Y es que Luna Albino no era lo que nadie esperaría de una joven noble romana. Pese a ser la hija del difunto senador Cayo Albino, uno de los hombres más poderosos y amados por sus congéneres durante el reinado de Tiberio, ella demostraba cierto desdén hacia las tradiciones, poca reverencia hacia el senado y, por decirlo sutilmente, una actitud relajada hacia los cometidos de las mujeres.

Pese a contar ya con veinte años no estaba casada y había rechazado a todos sus pretendientes a base de carcajadas o maldiciones. Pese a que su hermano era, tras la muerte de su padre, el paterfamilias, ella gobernaba la domus familiar sin permitir ni un comentario en contra de su excéntrica forma de llevar las cosas. También gestionaba el dinero de la casa, algo impensable para una mujer, que simplemente solía recibir las monedas necesarias para que la casa estuviera debidamente cuidada y algo más para su propio uso de manos del hombre de la casa.
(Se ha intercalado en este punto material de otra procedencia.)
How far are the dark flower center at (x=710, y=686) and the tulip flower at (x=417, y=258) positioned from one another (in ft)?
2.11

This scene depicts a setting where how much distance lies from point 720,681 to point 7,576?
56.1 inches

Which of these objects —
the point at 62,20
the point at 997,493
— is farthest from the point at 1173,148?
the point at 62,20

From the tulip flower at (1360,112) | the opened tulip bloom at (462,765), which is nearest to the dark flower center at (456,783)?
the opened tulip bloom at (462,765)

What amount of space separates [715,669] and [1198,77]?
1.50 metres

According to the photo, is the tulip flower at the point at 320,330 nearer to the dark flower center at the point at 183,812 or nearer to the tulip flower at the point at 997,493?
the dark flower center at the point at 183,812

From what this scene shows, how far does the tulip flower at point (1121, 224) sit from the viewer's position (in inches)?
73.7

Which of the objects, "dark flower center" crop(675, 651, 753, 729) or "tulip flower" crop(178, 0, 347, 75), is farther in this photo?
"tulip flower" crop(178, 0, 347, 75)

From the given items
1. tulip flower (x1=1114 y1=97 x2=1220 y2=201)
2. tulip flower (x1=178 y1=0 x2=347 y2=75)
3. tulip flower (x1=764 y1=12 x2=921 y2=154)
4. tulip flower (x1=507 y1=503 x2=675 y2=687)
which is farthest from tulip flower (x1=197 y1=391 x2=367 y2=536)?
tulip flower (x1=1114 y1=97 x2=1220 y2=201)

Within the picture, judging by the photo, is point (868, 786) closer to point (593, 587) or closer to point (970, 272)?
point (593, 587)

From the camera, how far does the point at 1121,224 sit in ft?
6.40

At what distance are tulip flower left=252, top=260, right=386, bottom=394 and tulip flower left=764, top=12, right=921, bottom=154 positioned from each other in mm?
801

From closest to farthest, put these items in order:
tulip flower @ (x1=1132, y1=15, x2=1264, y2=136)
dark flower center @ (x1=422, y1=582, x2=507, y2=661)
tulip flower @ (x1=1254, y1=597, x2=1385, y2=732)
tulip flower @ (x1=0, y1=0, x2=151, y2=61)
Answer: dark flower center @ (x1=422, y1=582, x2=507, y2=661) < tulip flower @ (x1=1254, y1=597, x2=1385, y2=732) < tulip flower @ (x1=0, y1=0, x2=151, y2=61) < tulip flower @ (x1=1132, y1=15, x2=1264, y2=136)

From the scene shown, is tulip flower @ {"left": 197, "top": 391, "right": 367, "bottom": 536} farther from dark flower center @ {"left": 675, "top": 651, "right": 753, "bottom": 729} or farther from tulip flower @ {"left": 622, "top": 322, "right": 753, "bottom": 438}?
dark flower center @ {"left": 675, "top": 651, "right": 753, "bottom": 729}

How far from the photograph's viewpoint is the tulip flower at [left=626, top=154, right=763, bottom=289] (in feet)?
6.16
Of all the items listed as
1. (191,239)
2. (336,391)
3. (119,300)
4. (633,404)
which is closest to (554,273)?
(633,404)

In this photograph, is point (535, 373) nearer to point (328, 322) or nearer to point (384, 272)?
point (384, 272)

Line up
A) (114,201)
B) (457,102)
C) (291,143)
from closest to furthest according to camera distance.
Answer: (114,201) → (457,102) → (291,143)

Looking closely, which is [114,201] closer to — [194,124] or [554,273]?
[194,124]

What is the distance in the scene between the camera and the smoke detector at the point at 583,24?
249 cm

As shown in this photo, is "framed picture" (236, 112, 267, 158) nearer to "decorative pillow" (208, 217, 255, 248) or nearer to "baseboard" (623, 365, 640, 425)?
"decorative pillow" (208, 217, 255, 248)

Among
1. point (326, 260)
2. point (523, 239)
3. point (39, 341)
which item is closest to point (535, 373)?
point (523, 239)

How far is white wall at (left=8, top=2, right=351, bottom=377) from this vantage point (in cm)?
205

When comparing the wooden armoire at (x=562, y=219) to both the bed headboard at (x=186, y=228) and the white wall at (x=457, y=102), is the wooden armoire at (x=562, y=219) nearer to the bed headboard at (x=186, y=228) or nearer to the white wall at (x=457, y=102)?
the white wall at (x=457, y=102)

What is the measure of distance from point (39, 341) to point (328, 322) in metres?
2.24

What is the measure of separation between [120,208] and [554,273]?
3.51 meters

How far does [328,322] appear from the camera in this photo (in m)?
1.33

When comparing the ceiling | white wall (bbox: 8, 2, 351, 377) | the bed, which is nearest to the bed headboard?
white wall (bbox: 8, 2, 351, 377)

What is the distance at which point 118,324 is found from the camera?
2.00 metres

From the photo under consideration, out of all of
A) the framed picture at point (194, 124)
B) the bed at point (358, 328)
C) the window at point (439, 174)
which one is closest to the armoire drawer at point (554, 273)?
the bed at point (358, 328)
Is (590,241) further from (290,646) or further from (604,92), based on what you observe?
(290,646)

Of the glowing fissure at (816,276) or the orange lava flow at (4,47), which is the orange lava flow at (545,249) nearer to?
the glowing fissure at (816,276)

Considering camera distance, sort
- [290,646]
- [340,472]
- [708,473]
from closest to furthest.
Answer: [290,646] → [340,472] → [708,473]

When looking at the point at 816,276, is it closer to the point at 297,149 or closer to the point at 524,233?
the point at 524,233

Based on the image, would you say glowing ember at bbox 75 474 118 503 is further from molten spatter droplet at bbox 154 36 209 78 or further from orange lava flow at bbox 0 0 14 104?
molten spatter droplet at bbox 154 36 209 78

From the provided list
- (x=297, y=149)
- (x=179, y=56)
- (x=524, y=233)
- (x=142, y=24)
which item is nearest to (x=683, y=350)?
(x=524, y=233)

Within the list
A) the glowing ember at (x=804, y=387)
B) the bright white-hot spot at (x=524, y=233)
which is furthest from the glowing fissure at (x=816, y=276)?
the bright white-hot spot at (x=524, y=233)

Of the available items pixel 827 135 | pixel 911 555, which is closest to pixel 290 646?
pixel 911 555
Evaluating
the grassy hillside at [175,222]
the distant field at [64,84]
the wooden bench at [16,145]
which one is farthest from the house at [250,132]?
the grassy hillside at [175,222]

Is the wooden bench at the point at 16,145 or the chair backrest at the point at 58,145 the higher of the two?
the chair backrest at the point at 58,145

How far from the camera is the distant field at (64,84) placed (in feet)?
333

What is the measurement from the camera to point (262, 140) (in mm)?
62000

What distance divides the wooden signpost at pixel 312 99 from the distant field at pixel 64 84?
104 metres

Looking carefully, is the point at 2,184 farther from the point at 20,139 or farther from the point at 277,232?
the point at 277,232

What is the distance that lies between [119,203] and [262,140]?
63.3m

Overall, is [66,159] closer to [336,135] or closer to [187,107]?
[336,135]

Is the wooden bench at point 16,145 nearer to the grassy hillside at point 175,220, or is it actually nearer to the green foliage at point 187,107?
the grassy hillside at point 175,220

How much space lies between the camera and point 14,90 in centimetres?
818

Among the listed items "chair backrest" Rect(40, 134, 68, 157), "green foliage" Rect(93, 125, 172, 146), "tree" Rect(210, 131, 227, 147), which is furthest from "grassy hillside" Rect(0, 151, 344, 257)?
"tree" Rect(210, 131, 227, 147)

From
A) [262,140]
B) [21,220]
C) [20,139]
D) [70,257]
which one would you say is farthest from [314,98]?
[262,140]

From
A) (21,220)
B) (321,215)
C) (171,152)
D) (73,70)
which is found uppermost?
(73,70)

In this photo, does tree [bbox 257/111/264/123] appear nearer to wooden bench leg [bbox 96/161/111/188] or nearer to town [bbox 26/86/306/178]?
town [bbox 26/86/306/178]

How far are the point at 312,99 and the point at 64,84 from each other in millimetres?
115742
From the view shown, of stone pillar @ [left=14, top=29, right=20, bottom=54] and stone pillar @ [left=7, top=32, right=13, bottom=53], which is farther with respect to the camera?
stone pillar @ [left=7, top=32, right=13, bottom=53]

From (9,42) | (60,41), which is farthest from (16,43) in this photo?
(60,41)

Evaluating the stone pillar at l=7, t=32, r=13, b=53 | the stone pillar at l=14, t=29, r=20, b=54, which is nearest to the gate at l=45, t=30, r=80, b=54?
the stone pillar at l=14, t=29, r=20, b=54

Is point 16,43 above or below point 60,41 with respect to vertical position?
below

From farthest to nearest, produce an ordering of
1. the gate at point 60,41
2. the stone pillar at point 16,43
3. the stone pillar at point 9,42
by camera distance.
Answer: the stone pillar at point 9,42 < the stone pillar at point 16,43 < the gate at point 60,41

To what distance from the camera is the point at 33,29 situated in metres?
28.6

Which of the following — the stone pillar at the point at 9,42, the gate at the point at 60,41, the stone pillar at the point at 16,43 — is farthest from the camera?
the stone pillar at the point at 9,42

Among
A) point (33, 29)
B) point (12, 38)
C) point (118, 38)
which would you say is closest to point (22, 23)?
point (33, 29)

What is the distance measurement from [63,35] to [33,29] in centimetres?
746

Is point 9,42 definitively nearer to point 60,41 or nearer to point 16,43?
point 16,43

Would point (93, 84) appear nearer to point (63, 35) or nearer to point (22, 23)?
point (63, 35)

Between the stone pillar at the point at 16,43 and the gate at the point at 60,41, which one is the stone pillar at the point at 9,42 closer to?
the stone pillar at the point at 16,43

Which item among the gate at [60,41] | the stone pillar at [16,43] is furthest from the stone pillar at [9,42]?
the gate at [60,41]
Además, Luna era conocida en toda la ciudad por su ferviente devoción religiosa. Casi no había templo que se beneficiase diariamente de sus ofrendas, pero ninguno como el de Marte, al que, además de aportar los mejores sacrificios, donaba grandes sumas de dinero. Un gesto que nadie entendía, ya que se sabía que era una mujer contraria a las luchas de cualquier índole. Además, el hecho de que contara entre sus amigos a varios de los augures principales del imperio había llevado a la creación de rumores sobre que ella estaba bendecida por los dioses con una clarividencia que incluso los augures consultaban.

Si Ilian hubiera tenido otro talante, posiblemente no hubiera permitido nada de aquello. Pero era un joven tan centrado en sus fines que el que su hermana se ocupara de todo hasta le convenía. Pese a sus dieciocho años se trataba de un muchacho que solía hablar como un anciano, citando máximas de los grandes senadores de la historia y repitiendo como un loro amaestrado las frases más célebres de Catón de Útica, probablemente el senador más anclado a las antiguas tradiciones de la historia romana.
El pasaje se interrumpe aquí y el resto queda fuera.